Le port de Tianjin au moment de l'explosion.

Le port de Tianjin au moment de l’explosion.

 

Des centaines de personnes ont été blessées et au moins 88 ont été tués après une série d’ explosions massives ont eu lieu dans la ville portuaire chinoise de Tianjin au nord-est mercredi soir ,le 12 août 2015. Environ 75 miles au sud-est de Pékin, la ville est un centre majeur pour le raffinage du pétrole et de la pétrochimie.

Les explosions dramatiques survenus à un terminal maritime dans le quartier de Binhai de la ville, après des matériaux explosifs mis à feu dans un conteneur, le Quotidien du Peuple-Etat de fonctionner rapporté . La première explosion a eu lieu vers 23h30 heure locale, suivie par un plus gros environ 30 secondes plus tard. Plusieurs autres explosions se sont produites pendant les efforts de sauvetage.

 Les explosions enregistrées sur les équipements de tremblement de terre suivi. La première explosion a eu une magnitude de 2,3, l’équivalent de trois tonnes de TNT, selon le Centre du réseau sismique de Chine (lien en chinois). Le deuxième siège à 2,9, équivalent à 21 tonnes de l’explosif.
Plusieurs heures après l'explosion,la fumée et le feu continuaient toujours .

Plusieurs heures après l’explosion,la fumée et le feu continuaient toujours .

 

Des milliers de voitures détruites.

Des milliers de voitures détruites.

 Douze  pompiers furent tués en plus des 520 blessés civils.On continue de parler de plus de 100 morts…sans parler des personnes disparues.

 Le Conseil d’Etat a ordonné la suspension des efforts de lutte contre l’incendie en raison d’un manque de clarté sur les «marchandises dangereuses» dans l’entrepôt concerné.

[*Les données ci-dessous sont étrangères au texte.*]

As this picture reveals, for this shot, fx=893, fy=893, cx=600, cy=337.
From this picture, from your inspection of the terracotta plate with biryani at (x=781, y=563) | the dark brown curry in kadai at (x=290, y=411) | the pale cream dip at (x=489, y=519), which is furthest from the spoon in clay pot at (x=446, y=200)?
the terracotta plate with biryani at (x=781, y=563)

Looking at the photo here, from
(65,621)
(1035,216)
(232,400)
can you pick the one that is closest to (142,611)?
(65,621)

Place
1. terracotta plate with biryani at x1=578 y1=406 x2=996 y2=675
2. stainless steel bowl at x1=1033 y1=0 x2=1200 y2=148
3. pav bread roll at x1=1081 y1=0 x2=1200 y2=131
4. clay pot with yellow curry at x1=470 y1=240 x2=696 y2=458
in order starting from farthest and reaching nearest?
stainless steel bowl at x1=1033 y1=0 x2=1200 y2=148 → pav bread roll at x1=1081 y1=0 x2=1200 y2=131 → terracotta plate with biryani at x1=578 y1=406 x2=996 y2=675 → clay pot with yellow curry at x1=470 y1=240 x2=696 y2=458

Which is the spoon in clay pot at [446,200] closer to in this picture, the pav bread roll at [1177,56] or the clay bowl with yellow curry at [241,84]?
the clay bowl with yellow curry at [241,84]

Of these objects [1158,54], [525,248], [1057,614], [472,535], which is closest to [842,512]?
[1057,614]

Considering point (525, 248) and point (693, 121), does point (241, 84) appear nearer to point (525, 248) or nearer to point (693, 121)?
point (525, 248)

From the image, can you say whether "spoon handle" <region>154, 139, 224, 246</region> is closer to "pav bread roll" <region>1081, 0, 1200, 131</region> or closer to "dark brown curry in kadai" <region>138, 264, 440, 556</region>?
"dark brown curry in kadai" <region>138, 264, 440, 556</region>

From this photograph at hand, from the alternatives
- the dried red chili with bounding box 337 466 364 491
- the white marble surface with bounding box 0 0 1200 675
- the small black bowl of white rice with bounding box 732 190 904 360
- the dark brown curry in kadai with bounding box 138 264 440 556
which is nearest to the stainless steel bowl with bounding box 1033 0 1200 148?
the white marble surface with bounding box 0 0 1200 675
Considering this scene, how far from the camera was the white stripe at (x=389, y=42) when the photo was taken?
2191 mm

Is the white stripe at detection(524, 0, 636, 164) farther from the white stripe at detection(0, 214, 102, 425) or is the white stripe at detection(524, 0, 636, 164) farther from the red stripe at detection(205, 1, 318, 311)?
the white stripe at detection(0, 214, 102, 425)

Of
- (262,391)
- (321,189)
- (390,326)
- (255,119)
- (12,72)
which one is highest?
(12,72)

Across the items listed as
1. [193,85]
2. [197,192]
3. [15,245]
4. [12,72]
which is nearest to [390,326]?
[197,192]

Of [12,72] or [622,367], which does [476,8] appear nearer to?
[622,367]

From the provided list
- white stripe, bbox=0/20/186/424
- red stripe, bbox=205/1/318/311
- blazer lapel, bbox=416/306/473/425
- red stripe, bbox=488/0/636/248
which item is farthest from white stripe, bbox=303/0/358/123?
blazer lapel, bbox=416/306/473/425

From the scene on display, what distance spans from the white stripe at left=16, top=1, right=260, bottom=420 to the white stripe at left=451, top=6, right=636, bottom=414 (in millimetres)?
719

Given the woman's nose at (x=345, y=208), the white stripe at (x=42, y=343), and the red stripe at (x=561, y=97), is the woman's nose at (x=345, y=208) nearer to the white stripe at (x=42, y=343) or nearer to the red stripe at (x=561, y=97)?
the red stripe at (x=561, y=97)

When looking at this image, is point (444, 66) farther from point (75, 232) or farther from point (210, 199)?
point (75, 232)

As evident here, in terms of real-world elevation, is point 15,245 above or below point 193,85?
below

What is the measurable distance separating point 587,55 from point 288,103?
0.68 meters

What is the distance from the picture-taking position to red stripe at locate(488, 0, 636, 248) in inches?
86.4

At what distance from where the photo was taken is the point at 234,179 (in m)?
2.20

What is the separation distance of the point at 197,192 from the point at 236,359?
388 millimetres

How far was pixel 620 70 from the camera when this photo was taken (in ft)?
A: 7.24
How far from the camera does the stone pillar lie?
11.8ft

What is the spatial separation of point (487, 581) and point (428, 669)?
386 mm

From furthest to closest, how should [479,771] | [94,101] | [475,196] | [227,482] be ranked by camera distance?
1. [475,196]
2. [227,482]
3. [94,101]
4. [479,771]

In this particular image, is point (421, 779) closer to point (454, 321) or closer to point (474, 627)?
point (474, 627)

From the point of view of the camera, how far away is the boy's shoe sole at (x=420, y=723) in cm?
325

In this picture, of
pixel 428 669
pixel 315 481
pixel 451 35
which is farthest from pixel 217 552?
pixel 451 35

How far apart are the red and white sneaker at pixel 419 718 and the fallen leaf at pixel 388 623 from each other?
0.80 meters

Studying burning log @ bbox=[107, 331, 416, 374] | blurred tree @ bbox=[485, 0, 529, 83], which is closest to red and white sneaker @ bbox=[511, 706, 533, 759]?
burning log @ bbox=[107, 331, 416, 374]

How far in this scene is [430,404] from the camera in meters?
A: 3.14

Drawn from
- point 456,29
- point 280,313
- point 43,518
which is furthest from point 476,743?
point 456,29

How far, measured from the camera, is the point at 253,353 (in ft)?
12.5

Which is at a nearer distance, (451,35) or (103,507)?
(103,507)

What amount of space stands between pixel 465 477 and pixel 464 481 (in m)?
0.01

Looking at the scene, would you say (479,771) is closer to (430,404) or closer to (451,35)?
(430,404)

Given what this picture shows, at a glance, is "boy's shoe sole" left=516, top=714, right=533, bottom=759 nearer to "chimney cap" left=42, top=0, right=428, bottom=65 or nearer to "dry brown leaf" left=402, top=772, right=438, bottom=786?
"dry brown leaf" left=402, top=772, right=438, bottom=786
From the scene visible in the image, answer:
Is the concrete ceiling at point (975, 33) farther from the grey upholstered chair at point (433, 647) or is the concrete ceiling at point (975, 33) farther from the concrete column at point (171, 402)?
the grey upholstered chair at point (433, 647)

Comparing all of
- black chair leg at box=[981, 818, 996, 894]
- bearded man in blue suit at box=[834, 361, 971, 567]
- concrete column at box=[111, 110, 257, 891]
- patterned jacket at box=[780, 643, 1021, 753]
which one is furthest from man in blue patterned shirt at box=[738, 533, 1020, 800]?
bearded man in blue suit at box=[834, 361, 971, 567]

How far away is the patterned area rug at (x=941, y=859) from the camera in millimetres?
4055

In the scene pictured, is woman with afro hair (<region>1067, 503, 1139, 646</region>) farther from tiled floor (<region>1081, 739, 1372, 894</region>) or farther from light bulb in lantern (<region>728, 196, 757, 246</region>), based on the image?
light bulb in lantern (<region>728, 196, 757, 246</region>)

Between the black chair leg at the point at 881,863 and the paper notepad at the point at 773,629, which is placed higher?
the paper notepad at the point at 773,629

Une équipe de spécialistes chimiques (lien en chinois) sera déployée à la place.

La superficie  brûlée par les explosions mesures environ 20.000 mètres carrés, selon CCTV radiodiffuseur national (lien en chinois). Le gouvernement n’a pas fait de commentaires sur ce qui a causé l’explosion. Les reporters ont été déplacés à environ 10 kilomètres (6,2 miles) de la zone de l’explosion, parce que les bâtiments environnants sont  en train de s’effondrer. Les reporters disent que  l’air sent âcre  et les pompiers ont noté que l’eau sur le terrain est colorée (lien en chinois).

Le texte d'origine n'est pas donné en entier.